Work instruction
Nothing but the pictures should be dropped; repeat the rest of the data below exactly.

** Available data follows **

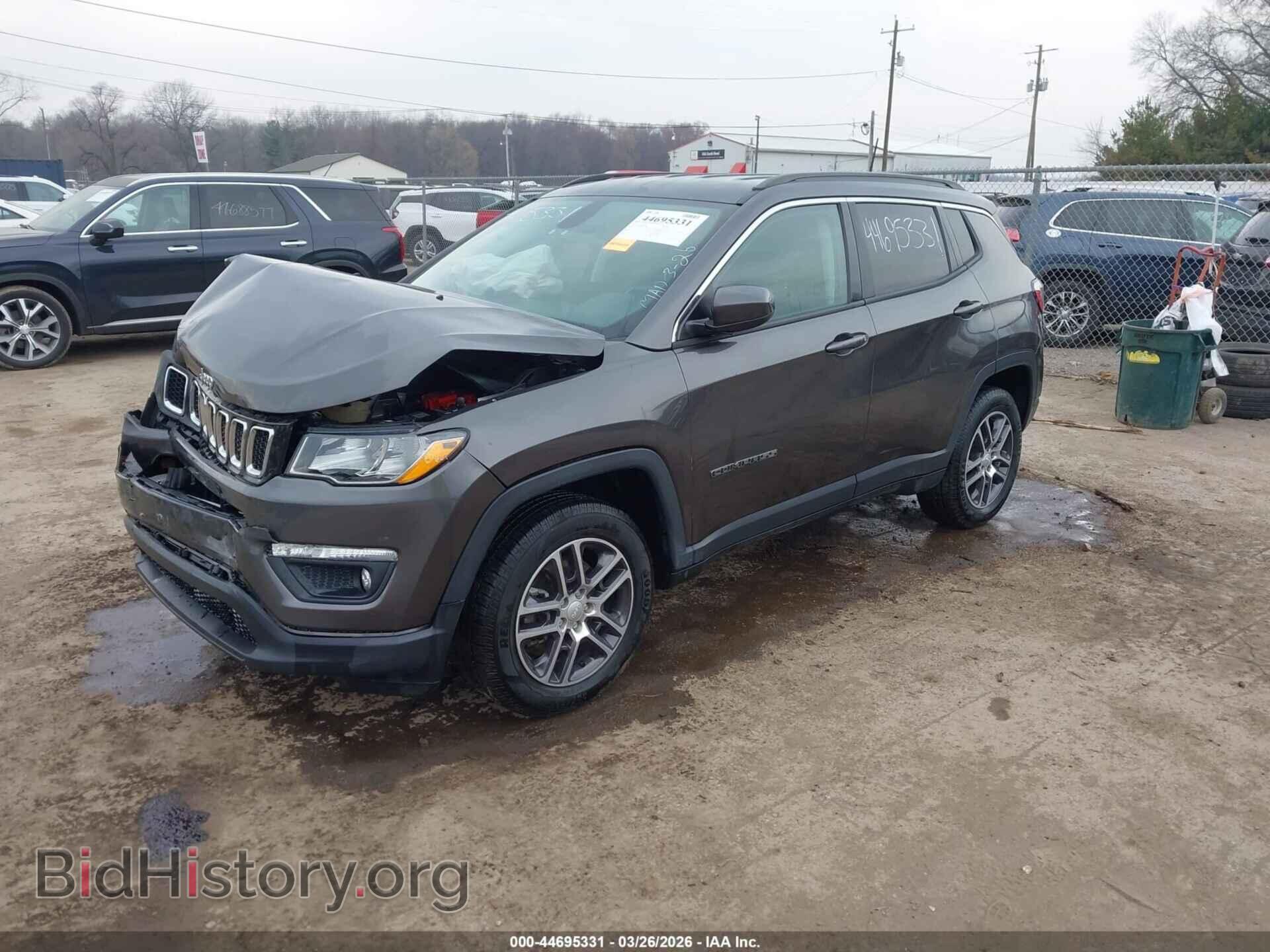 2019 JEEP COMPASS - VIN: 3C4NJDBB5KT650845 - Фото 2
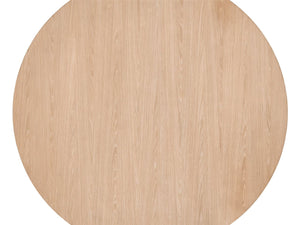 Universal Nomad Callon White Oak Round Dining Table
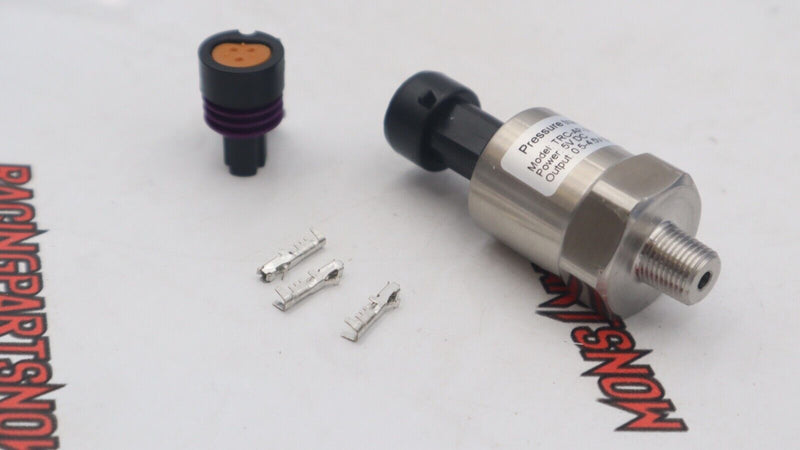 Sensor MAP TRC de 36 psi/3,5 bar para FUELTECH ECUMASTERS FT450 FT550 FT600 NEGRO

** End of Available data **

Exercise answer
 2019 JEEP COMPASS - VIN: 3C4NJDBB5KT650845 - Фото 2
 Universal Nomad Callon White Oak Round Dining Table
 Sensor MAP TRC de 36 psi/3,5 bar para FUELTECH ECUMASTERS FT450 FT550 FT600 NEGRO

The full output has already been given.